I believe that cancel culture was never meant to end somebody’s livelihood forever, but rather to call them out and give them an opportunity to reconcile their harmful behavior.
She did make some questionable choices when she was younger. But in the age of social media, she was offered an opportunity to be educated on why what she did was problematic. Although the criticism may be harsh, to be a public figure comes with intense scrutiny.
Once I went deeper into some of my favorite artists’ histories, it became clear that any pop star who emerged before social media was bound to be controversial by today’s standards. Back then, there was no dominating platform like social media where stars get direct contact from the people calling them out on their behavior.
Madonna is often seen as the blueprint for female-identifying pop stars. There are entire Wikipedia articles discussing the legacy and impact of Madonna on pop music and any woman in popular music is influenced by her whether they know it or not.
She has a reputation for reinventing herself with each album, but Madonna is another example of pop stars normalizing cultural appropriation within their work..
She has certainly held to her words. With the release of “Vogue”, she was accused of appropriating Black LGBTQ+ ballroom culture without crediting it.
She was accused of appropriating South Asian culture with her 1998 comeback album “Ray of Light” adorning henna tattoos, a bindi and even sang an entire song in Sanskrit.
She has also been accused of appropriating Black culture throughout her career. She was initially planning on titling her 2008 hip-hop influenced album “Black Madonna” with the cover being her in blackface portraying the religious figure.
She later changed her mind, but only because she was afraid that people would not get it.
“Twenty-five percent of the people might get this, probably less. It’s not worth it,” she told Rolling Stone in 2009.
The clear issue here is that Madonna was fine with doing blackface in any capacity regardless of whatever reference she was trying to make.
And it can be argued that this precedent of using other cultures to reinvent one’s image stemmed from Madonna. The Guardian columnist Nesrine Malik said that Madonna’s drive for edginess has at times manifested as cultural appropriation.
“Cultural appropriation is now the standard default of the unoriginal,” Malik wrote. “It is a common and predictable template, where one becomes a cliche in trying to avoid being a cliche because you have nothing new to offer…”
It is almost an anomaly to come across an artist in the 2000s who did not culturally appropriate in one way or another. From Jennifer Lopez openly saying a racial slur in a song or Christina Aguilera darkening her skin considerably for her “Stripped” album era, it is a tactic artists have used to stand out from the crowd and get people to pay attention.
This is a problem that continues into today’s music. Recently, performers Bebe Rexha and Doja Cat released the music video for their collaboration “Baby, I’m Jealous.” The opening skit in the video pays tribute to the 2003 adaptation of “Freaky Friday” starring Lindsay Lohan.
Like in the film, Rexha gets a fortune cookie from an Asian woman who works at the restaurant that sends her life into chaos. But unlike the film, the Asian woman does not speak throughout the entire video and Rexha speaks to her condescendingly as if she does not understand English.
Social media has forced stars to confront the controversy they cause, because they also use social media to promote their music.
In the early 2010s, there was another resurgence of cultural appropriation in pop music and in a way, I think it may have been the biggest one yet.
I remember seeing Billboard’s retrospective look on 2014’s popular music and I will never forget the headline: “2014 Was the Year That… Cultural Appropriation Dominated the Pop Music Discussion.”

PROVIDED DATA:
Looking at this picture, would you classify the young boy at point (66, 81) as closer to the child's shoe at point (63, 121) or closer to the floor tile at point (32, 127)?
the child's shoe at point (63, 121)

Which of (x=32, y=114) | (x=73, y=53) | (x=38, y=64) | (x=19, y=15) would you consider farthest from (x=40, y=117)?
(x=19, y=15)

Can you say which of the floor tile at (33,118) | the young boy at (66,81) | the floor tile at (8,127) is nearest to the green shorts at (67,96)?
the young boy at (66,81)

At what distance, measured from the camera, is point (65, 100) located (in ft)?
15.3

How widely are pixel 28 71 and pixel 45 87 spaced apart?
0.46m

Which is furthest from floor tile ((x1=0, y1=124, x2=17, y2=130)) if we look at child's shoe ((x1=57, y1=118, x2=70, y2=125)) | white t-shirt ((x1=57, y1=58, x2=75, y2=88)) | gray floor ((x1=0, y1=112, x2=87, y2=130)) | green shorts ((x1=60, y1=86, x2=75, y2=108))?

STATED TASK 1: In the text on cultural appropriation in pop music, which film does the opening skit of the "Baby, I'm Jealous" video pay tribute to?
STATED TASK 2: Copy word for word the part of the text on cultural appropriation in pop music that runs between "This is a problem" and "biggest one yet.", inclusive.

EXERCISE RESULT 1: The 2003 adaptation of "Freaky Friday" starring Lindsay Lohan.

EXERCISE RESULT 2:
This is a problem that continues into today’s music. Recently, performers Bebe Rexha and Doja Cat released the music video for their collaboration “Baby, I’m Jealous.” The opening skit in the video pays tribute to the 2003 adaptation of “Freaky Friday” starring Lindsay Lohan.
Like in the film, Rexha gets a fortune cookie from an Asian woman who works at the restaurant that sends her life into chaos. But unlike the film, the Asian woman does not speak throughout the entire video and Rexha speaks to her condescendingly as if she does not understand English.
Social media has forced stars to confront the controversy they cause, because they also use social media to promote their music.
In the early 2010s, there was another resurgence of cultural appropriation in pop music and in a way, I think it may have been the biggest one yet.